Our introduction to Busan was a gruff one, with the strict enforcement of the white person tax on our first meal and getting lost on the busy, smelly, littered streets of Busan while being bumped, jostled, and otherwise molested.  We stayed in Busan three nights and we left liking it because our following meals were delicious, unpretentious, and cheap.  And because the temple tucked up in the mountains above it demonstrated the calm and spiritual side of Korean culture.  We left with a good impression of Busan because we had one of the best street food sweet treats we've ever tasted there, because the beach was beautiful, and because it held hidden parks, markets, and shopping streets filled with character and charm.  Although we like Busan more when we left than we did when we arrived, we still longed for many of the comforts of Japan.  It wasn't until our dinner and night out with an English teacher in Andong named Davie that we really saw and developed an affection for the kinder, gentler side of Korea...




Note:

The Jagalchi Fish Market in Busan is one of the city's big tourist draws.  Several buildings, alleys, and streets make up this smelly, jumbled mess of fish and people.  There are tanks where you can pick out the fish you want to eat in upstairs restaurants. These types of places are all around Busan, and South Korea, but were most prevalent at the fish market.  We passed on the experience, since the fish usually looked sick and just a few hours from death in their cramped,  murky cells.  We did wander the rows of fish, octopus, squid, and sea penises for nearly an hour.  The opportunity to watch the butchering and cleaning of some of nature's grossest edibles was the second best reason for going to the fish market.

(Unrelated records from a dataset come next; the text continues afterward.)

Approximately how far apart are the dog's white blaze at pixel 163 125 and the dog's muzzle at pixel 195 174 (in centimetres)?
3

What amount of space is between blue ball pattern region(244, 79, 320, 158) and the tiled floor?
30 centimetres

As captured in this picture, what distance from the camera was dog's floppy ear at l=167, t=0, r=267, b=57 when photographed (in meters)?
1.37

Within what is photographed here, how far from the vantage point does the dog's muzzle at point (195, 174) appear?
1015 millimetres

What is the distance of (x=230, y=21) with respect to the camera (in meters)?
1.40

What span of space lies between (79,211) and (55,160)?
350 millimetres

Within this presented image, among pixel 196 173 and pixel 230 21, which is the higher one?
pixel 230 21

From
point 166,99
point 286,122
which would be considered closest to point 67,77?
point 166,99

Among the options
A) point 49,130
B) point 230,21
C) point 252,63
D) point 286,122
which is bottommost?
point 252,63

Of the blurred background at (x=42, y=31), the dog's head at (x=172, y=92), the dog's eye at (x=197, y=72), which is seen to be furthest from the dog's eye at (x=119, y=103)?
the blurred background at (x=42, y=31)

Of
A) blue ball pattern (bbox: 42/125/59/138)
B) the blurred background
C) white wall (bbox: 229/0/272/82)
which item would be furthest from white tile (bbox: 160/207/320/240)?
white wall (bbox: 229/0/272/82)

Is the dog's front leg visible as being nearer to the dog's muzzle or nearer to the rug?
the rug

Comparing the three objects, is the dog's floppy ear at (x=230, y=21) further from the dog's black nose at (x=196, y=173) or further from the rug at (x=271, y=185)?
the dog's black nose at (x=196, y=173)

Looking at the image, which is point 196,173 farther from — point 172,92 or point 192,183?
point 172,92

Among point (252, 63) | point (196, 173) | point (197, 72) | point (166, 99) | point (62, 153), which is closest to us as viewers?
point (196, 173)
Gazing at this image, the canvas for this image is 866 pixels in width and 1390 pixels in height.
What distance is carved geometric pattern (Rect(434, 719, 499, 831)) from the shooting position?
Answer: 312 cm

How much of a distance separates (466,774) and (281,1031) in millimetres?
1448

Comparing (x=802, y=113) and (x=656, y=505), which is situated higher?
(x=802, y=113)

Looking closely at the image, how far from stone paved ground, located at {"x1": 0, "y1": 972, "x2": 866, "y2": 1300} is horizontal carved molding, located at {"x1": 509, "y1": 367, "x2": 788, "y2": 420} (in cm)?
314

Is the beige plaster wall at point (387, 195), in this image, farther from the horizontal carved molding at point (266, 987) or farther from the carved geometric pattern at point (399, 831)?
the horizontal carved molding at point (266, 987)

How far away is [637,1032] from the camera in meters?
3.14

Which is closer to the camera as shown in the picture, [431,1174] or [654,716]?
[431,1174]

The first, as always, was people watching. 

Clapping and yelling are favorite marketing techniques of vendors in Korea and China, and the folks at the fish market mixed these tools with staring and waving.  The vendors and possible customers all packed the market with an energy that almost made you forget the vomit-inducing smell of hot, half-rotting fish guts.  But the most entertaining person we watched was a man in a suit who had passed out right by the railing between the back of the market walkway and the Pacific ocean.  The gentleman apparently suffered from what doctors call, "Drinking too much." We found out later from friends living in South Korea that the drinking culture is brutal, involving nightly drinks until the wee hours of the morning between one day of work and the next. Hikers, fathers, businessmen, drunks, merchants, and university students all drink to excess on a very regular basis. Every country has its population that battles alcohol, but Korea's drinking culture is the only one we have encountered savage and unruly enough to have a (now restricted) website called Blackout Korea (www.blackoutkorea.blogspot.com) dedicated to the over-drinking antics of its alcohol consumers.